- [SET OF TASKS]
[1] Using the ERP cloud migration passage, explain in one to three sentences why moving an ERP system that has had heavy investment needs more careful evaluation than moving email or storage.
[2] Summarize the ERP cloud migration passage in two sentences.
[3] According to the ERP cloud migration passage, what does migrating ERP to the cloud or SaaS hand over to the ERP vendor?

Most organizations today have planned an IT roadmap that takes advantage of cloud resources and deployment models. However, that does not mean buying every cloud product a vendor places on its product roadmap or following the exact route and timing the vendor prescribes.
Many companies we work with at Rimini Street have made the choice to move from a vendor-dictated roadmap to a Business-Driven Roadmap designed around their business objectives, not the enterprise software vendors’ objectives. (See “Do You Know Where Your ERP Roadmap Is Taking You?”)
Following a Business-Driven Roadmap means reclaiming control over where your organization spends time and money, focusing it where it will do the most to create capacity for innovation and business success. In the context of the cloud, a business-driven strategy means moving critical systems when the time is right. You may or may not agree with your vendor that cloud ERP is your ultimate destination, but you should make your own decisions about how to get there and how quickly.
Your organization has undoubtedly migrated many things like email, storage, data warehouses or even virtualized desktops to the cloud. However, if you have invested heavily in your existing ERP solution, the decision of whether to move or migrate such a critical system requires much more careful evaluation and planning.
Here are three reasons why:
- Risk: Vendors often promise a seamless transition to the cloud, but if you’ve made mission-critical customizations to your ERP software, your cloud migration could be a rocky one.
- Cost: Migrating your ERP to the cloud or software as a service (SaaS) means handing maintenance over to your ERP vendor, and this often includes many hidden costs. As one analyst recently pointed out, “Vendors think scale and pricing only work one way — up.”1
- Vendor support limitations: ERP vendors are great at supplying software but far less effective when it comes to providing high-quality service tailored to your organization’s individual needs.

Stored data entries

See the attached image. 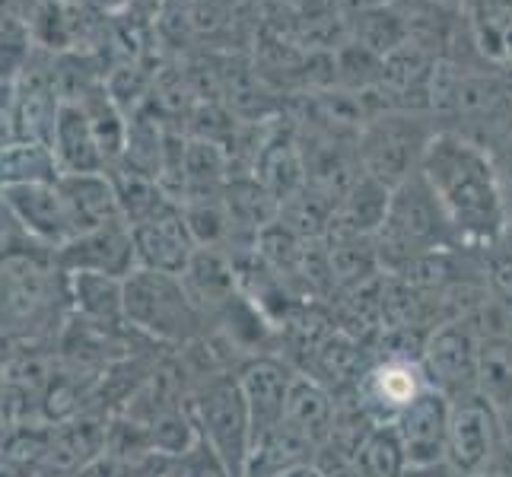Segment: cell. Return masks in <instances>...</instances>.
<instances>
[{
    "instance_id": "13",
    "label": "cell",
    "mask_w": 512,
    "mask_h": 477,
    "mask_svg": "<svg viewBox=\"0 0 512 477\" xmlns=\"http://www.w3.org/2000/svg\"><path fill=\"white\" fill-rule=\"evenodd\" d=\"M423 388H427V376H423L420 363L376 357L357 382V388L350 392V398L360 404V411L373 423H395L398 414Z\"/></svg>"
},
{
    "instance_id": "24",
    "label": "cell",
    "mask_w": 512,
    "mask_h": 477,
    "mask_svg": "<svg viewBox=\"0 0 512 477\" xmlns=\"http://www.w3.org/2000/svg\"><path fill=\"white\" fill-rule=\"evenodd\" d=\"M77 105L86 112L93 125V134L99 140V150L105 156V166H118L121 156H125V144H128V115L118 109V102L109 96L105 83L93 86L90 93H83L77 99Z\"/></svg>"
},
{
    "instance_id": "33",
    "label": "cell",
    "mask_w": 512,
    "mask_h": 477,
    "mask_svg": "<svg viewBox=\"0 0 512 477\" xmlns=\"http://www.w3.org/2000/svg\"><path fill=\"white\" fill-rule=\"evenodd\" d=\"M493 156V166H497V175H500V185H503V194H506V204H509V217H512V128L487 150Z\"/></svg>"
},
{
    "instance_id": "7",
    "label": "cell",
    "mask_w": 512,
    "mask_h": 477,
    "mask_svg": "<svg viewBox=\"0 0 512 477\" xmlns=\"http://www.w3.org/2000/svg\"><path fill=\"white\" fill-rule=\"evenodd\" d=\"M478 350L481 334L468 318H449L436 325L420 357L427 385L443 392L449 401L478 392Z\"/></svg>"
},
{
    "instance_id": "23",
    "label": "cell",
    "mask_w": 512,
    "mask_h": 477,
    "mask_svg": "<svg viewBox=\"0 0 512 477\" xmlns=\"http://www.w3.org/2000/svg\"><path fill=\"white\" fill-rule=\"evenodd\" d=\"M166 140H169V128L150 109L134 112L128 118V144H125V156H121L118 166L128 172H137V175H150V179L160 182Z\"/></svg>"
},
{
    "instance_id": "34",
    "label": "cell",
    "mask_w": 512,
    "mask_h": 477,
    "mask_svg": "<svg viewBox=\"0 0 512 477\" xmlns=\"http://www.w3.org/2000/svg\"><path fill=\"white\" fill-rule=\"evenodd\" d=\"M401 477H462V474L446 462H436V465H411Z\"/></svg>"
},
{
    "instance_id": "30",
    "label": "cell",
    "mask_w": 512,
    "mask_h": 477,
    "mask_svg": "<svg viewBox=\"0 0 512 477\" xmlns=\"http://www.w3.org/2000/svg\"><path fill=\"white\" fill-rule=\"evenodd\" d=\"M357 465L363 477H401L411 468V458L392 423H376L357 452Z\"/></svg>"
},
{
    "instance_id": "27",
    "label": "cell",
    "mask_w": 512,
    "mask_h": 477,
    "mask_svg": "<svg viewBox=\"0 0 512 477\" xmlns=\"http://www.w3.org/2000/svg\"><path fill=\"white\" fill-rule=\"evenodd\" d=\"M229 179H233V166H229L226 147L214 144V140L188 137V147H185V198H191V194H220L229 185Z\"/></svg>"
},
{
    "instance_id": "5",
    "label": "cell",
    "mask_w": 512,
    "mask_h": 477,
    "mask_svg": "<svg viewBox=\"0 0 512 477\" xmlns=\"http://www.w3.org/2000/svg\"><path fill=\"white\" fill-rule=\"evenodd\" d=\"M436 134L439 121L427 112L385 109L369 115L357 137L360 169L395 191L414 172H420L423 156H427Z\"/></svg>"
},
{
    "instance_id": "35",
    "label": "cell",
    "mask_w": 512,
    "mask_h": 477,
    "mask_svg": "<svg viewBox=\"0 0 512 477\" xmlns=\"http://www.w3.org/2000/svg\"><path fill=\"white\" fill-rule=\"evenodd\" d=\"M474 477H512V452L503 446V452L493 458V462L484 468V471H478Z\"/></svg>"
},
{
    "instance_id": "26",
    "label": "cell",
    "mask_w": 512,
    "mask_h": 477,
    "mask_svg": "<svg viewBox=\"0 0 512 477\" xmlns=\"http://www.w3.org/2000/svg\"><path fill=\"white\" fill-rule=\"evenodd\" d=\"M61 179V166L48 144L39 140H16L0 150V188L10 185H55Z\"/></svg>"
},
{
    "instance_id": "17",
    "label": "cell",
    "mask_w": 512,
    "mask_h": 477,
    "mask_svg": "<svg viewBox=\"0 0 512 477\" xmlns=\"http://www.w3.org/2000/svg\"><path fill=\"white\" fill-rule=\"evenodd\" d=\"M58 191H61V201L67 207L70 226H74V236L121 220V210H118V198H115L109 172L61 175Z\"/></svg>"
},
{
    "instance_id": "2",
    "label": "cell",
    "mask_w": 512,
    "mask_h": 477,
    "mask_svg": "<svg viewBox=\"0 0 512 477\" xmlns=\"http://www.w3.org/2000/svg\"><path fill=\"white\" fill-rule=\"evenodd\" d=\"M67 318V274L58 255L29 236L0 245V331L35 338Z\"/></svg>"
},
{
    "instance_id": "40",
    "label": "cell",
    "mask_w": 512,
    "mask_h": 477,
    "mask_svg": "<svg viewBox=\"0 0 512 477\" xmlns=\"http://www.w3.org/2000/svg\"><path fill=\"white\" fill-rule=\"evenodd\" d=\"M503 242L512 249V217H509V226H506V236H503Z\"/></svg>"
},
{
    "instance_id": "8",
    "label": "cell",
    "mask_w": 512,
    "mask_h": 477,
    "mask_svg": "<svg viewBox=\"0 0 512 477\" xmlns=\"http://www.w3.org/2000/svg\"><path fill=\"white\" fill-rule=\"evenodd\" d=\"M503 446L506 443H503L500 411L481 392H471L452 401L446 465H452L462 477H474L503 452Z\"/></svg>"
},
{
    "instance_id": "38",
    "label": "cell",
    "mask_w": 512,
    "mask_h": 477,
    "mask_svg": "<svg viewBox=\"0 0 512 477\" xmlns=\"http://www.w3.org/2000/svg\"><path fill=\"white\" fill-rule=\"evenodd\" d=\"M277 477H322L319 471H315V465H303V468H293V471H284Z\"/></svg>"
},
{
    "instance_id": "16",
    "label": "cell",
    "mask_w": 512,
    "mask_h": 477,
    "mask_svg": "<svg viewBox=\"0 0 512 477\" xmlns=\"http://www.w3.org/2000/svg\"><path fill=\"white\" fill-rule=\"evenodd\" d=\"M182 284L191 296V303L198 306V312L204 315L207 325L214 322V318L242 293L236 264L226 249H198L194 252V258L188 261V268L182 274Z\"/></svg>"
},
{
    "instance_id": "29",
    "label": "cell",
    "mask_w": 512,
    "mask_h": 477,
    "mask_svg": "<svg viewBox=\"0 0 512 477\" xmlns=\"http://www.w3.org/2000/svg\"><path fill=\"white\" fill-rule=\"evenodd\" d=\"M478 392L497 411H506L512 404V341H506V338H481Z\"/></svg>"
},
{
    "instance_id": "36",
    "label": "cell",
    "mask_w": 512,
    "mask_h": 477,
    "mask_svg": "<svg viewBox=\"0 0 512 477\" xmlns=\"http://www.w3.org/2000/svg\"><path fill=\"white\" fill-rule=\"evenodd\" d=\"M86 4H90L102 16H118V13H125L128 0H86Z\"/></svg>"
},
{
    "instance_id": "18",
    "label": "cell",
    "mask_w": 512,
    "mask_h": 477,
    "mask_svg": "<svg viewBox=\"0 0 512 477\" xmlns=\"http://www.w3.org/2000/svg\"><path fill=\"white\" fill-rule=\"evenodd\" d=\"M70 315L102 331H125V280L105 274H67Z\"/></svg>"
},
{
    "instance_id": "22",
    "label": "cell",
    "mask_w": 512,
    "mask_h": 477,
    "mask_svg": "<svg viewBox=\"0 0 512 477\" xmlns=\"http://www.w3.org/2000/svg\"><path fill=\"white\" fill-rule=\"evenodd\" d=\"M112 179V188H115V198H118V210H121V220L128 226H140L147 220H156L175 210V204L169 194L163 191V185L150 179V175H137V172H128V169H105Z\"/></svg>"
},
{
    "instance_id": "28",
    "label": "cell",
    "mask_w": 512,
    "mask_h": 477,
    "mask_svg": "<svg viewBox=\"0 0 512 477\" xmlns=\"http://www.w3.org/2000/svg\"><path fill=\"white\" fill-rule=\"evenodd\" d=\"M185 226L198 249H226L233 239V226H229L226 201L220 194H191L179 204Z\"/></svg>"
},
{
    "instance_id": "41",
    "label": "cell",
    "mask_w": 512,
    "mask_h": 477,
    "mask_svg": "<svg viewBox=\"0 0 512 477\" xmlns=\"http://www.w3.org/2000/svg\"><path fill=\"white\" fill-rule=\"evenodd\" d=\"M509 7H512V0H509Z\"/></svg>"
},
{
    "instance_id": "19",
    "label": "cell",
    "mask_w": 512,
    "mask_h": 477,
    "mask_svg": "<svg viewBox=\"0 0 512 477\" xmlns=\"http://www.w3.org/2000/svg\"><path fill=\"white\" fill-rule=\"evenodd\" d=\"M51 153H55L61 175H80V172H105V156L99 150V140L93 125L77 102H64L55 131H51Z\"/></svg>"
},
{
    "instance_id": "32",
    "label": "cell",
    "mask_w": 512,
    "mask_h": 477,
    "mask_svg": "<svg viewBox=\"0 0 512 477\" xmlns=\"http://www.w3.org/2000/svg\"><path fill=\"white\" fill-rule=\"evenodd\" d=\"M481 261H484L490 293L500 299H512V249L509 245L506 242L490 245V249L481 252Z\"/></svg>"
},
{
    "instance_id": "21",
    "label": "cell",
    "mask_w": 512,
    "mask_h": 477,
    "mask_svg": "<svg viewBox=\"0 0 512 477\" xmlns=\"http://www.w3.org/2000/svg\"><path fill=\"white\" fill-rule=\"evenodd\" d=\"M388 204H392V188L376 182L373 175L360 172L357 182H353L344 198L338 201V210H334V223H331V233H350V236H376L385 214H388Z\"/></svg>"
},
{
    "instance_id": "3",
    "label": "cell",
    "mask_w": 512,
    "mask_h": 477,
    "mask_svg": "<svg viewBox=\"0 0 512 477\" xmlns=\"http://www.w3.org/2000/svg\"><path fill=\"white\" fill-rule=\"evenodd\" d=\"M373 239L382 274H398L423 255L465 249L423 172H414L408 182L392 191L385 223Z\"/></svg>"
},
{
    "instance_id": "14",
    "label": "cell",
    "mask_w": 512,
    "mask_h": 477,
    "mask_svg": "<svg viewBox=\"0 0 512 477\" xmlns=\"http://www.w3.org/2000/svg\"><path fill=\"white\" fill-rule=\"evenodd\" d=\"M449 414H452V401L430 385L398 414V420L392 423V427L398 430L411 465L446 462Z\"/></svg>"
},
{
    "instance_id": "20",
    "label": "cell",
    "mask_w": 512,
    "mask_h": 477,
    "mask_svg": "<svg viewBox=\"0 0 512 477\" xmlns=\"http://www.w3.org/2000/svg\"><path fill=\"white\" fill-rule=\"evenodd\" d=\"M334 420H338V401H334V395L322 382H315V379L299 373L293 388H290L284 423L293 433L303 436L315 452H319L322 443L334 430Z\"/></svg>"
},
{
    "instance_id": "4",
    "label": "cell",
    "mask_w": 512,
    "mask_h": 477,
    "mask_svg": "<svg viewBox=\"0 0 512 477\" xmlns=\"http://www.w3.org/2000/svg\"><path fill=\"white\" fill-rule=\"evenodd\" d=\"M125 322L147 341L169 350L207 334L204 315L191 303L182 277L150 268H137L125 277Z\"/></svg>"
},
{
    "instance_id": "6",
    "label": "cell",
    "mask_w": 512,
    "mask_h": 477,
    "mask_svg": "<svg viewBox=\"0 0 512 477\" xmlns=\"http://www.w3.org/2000/svg\"><path fill=\"white\" fill-rule=\"evenodd\" d=\"M188 408L194 417V427H198V436L223 458L233 477H242L252 455V417L239 376H210L198 388H191Z\"/></svg>"
},
{
    "instance_id": "25",
    "label": "cell",
    "mask_w": 512,
    "mask_h": 477,
    "mask_svg": "<svg viewBox=\"0 0 512 477\" xmlns=\"http://www.w3.org/2000/svg\"><path fill=\"white\" fill-rule=\"evenodd\" d=\"M350 35H353L350 42L369 48L379 58H388L404 42H411V20L404 13H398L395 7H388V4L366 7V10L353 13Z\"/></svg>"
},
{
    "instance_id": "11",
    "label": "cell",
    "mask_w": 512,
    "mask_h": 477,
    "mask_svg": "<svg viewBox=\"0 0 512 477\" xmlns=\"http://www.w3.org/2000/svg\"><path fill=\"white\" fill-rule=\"evenodd\" d=\"M64 274H105L125 280L137 271L134 233L125 220L80 233L55 252Z\"/></svg>"
},
{
    "instance_id": "37",
    "label": "cell",
    "mask_w": 512,
    "mask_h": 477,
    "mask_svg": "<svg viewBox=\"0 0 512 477\" xmlns=\"http://www.w3.org/2000/svg\"><path fill=\"white\" fill-rule=\"evenodd\" d=\"M500 420H503V443L512 452V404H509L506 411H500Z\"/></svg>"
},
{
    "instance_id": "39",
    "label": "cell",
    "mask_w": 512,
    "mask_h": 477,
    "mask_svg": "<svg viewBox=\"0 0 512 477\" xmlns=\"http://www.w3.org/2000/svg\"><path fill=\"white\" fill-rule=\"evenodd\" d=\"M436 7H443V10H455V13H462V4L465 0H433Z\"/></svg>"
},
{
    "instance_id": "9",
    "label": "cell",
    "mask_w": 512,
    "mask_h": 477,
    "mask_svg": "<svg viewBox=\"0 0 512 477\" xmlns=\"http://www.w3.org/2000/svg\"><path fill=\"white\" fill-rule=\"evenodd\" d=\"M61 105L64 96L55 74V55L45 48H35L20 80L13 83V118L20 140L51 144V131H55Z\"/></svg>"
},
{
    "instance_id": "10",
    "label": "cell",
    "mask_w": 512,
    "mask_h": 477,
    "mask_svg": "<svg viewBox=\"0 0 512 477\" xmlns=\"http://www.w3.org/2000/svg\"><path fill=\"white\" fill-rule=\"evenodd\" d=\"M245 404H249L252 417V446L261 443L280 420L287 414L290 388L296 382V369L280 357V353H264V357H252L239 363L236 369Z\"/></svg>"
},
{
    "instance_id": "12",
    "label": "cell",
    "mask_w": 512,
    "mask_h": 477,
    "mask_svg": "<svg viewBox=\"0 0 512 477\" xmlns=\"http://www.w3.org/2000/svg\"><path fill=\"white\" fill-rule=\"evenodd\" d=\"M0 207H4L7 217L20 226L23 236L45 245L51 252H58L64 242L74 239V226H70L58 182L0 188Z\"/></svg>"
},
{
    "instance_id": "15",
    "label": "cell",
    "mask_w": 512,
    "mask_h": 477,
    "mask_svg": "<svg viewBox=\"0 0 512 477\" xmlns=\"http://www.w3.org/2000/svg\"><path fill=\"white\" fill-rule=\"evenodd\" d=\"M131 233H134V249H137V268L182 277L188 261L198 252L179 207L156 220L131 226Z\"/></svg>"
},
{
    "instance_id": "1",
    "label": "cell",
    "mask_w": 512,
    "mask_h": 477,
    "mask_svg": "<svg viewBox=\"0 0 512 477\" xmlns=\"http://www.w3.org/2000/svg\"><path fill=\"white\" fill-rule=\"evenodd\" d=\"M420 172L436 191L465 249L484 252L503 242L509 204L493 156L481 144L455 131H439L423 156Z\"/></svg>"
},
{
    "instance_id": "31",
    "label": "cell",
    "mask_w": 512,
    "mask_h": 477,
    "mask_svg": "<svg viewBox=\"0 0 512 477\" xmlns=\"http://www.w3.org/2000/svg\"><path fill=\"white\" fill-rule=\"evenodd\" d=\"M172 477H233V471H229L223 458L201 439L188 455L175 458Z\"/></svg>"
}]
</instances>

- [RESULTS OF THE EXERCISE]
[1] Migrating a heavily customized ERP system is risky because mission-critical customizations can make the move rocky despite vendor promises of a seamless transition. Handing maintenance to the vendor through cloud or SaaS often brings many hidden costs. ERP vendors are also far less effective at providing high-quality service tailored to an organization's individual needs.

[2] Many companies are replacing vendor-dictated IT roadmaps with a Business-Driven Roadmap that lets them decide for themselves how and when to move critical systems to the cloud. Moving an ERP system in which they have invested heavily calls for careful evaluation because of risk, hidden costs, and the limits of vendor support.

[3] It hands maintenance over to the ERP vendor.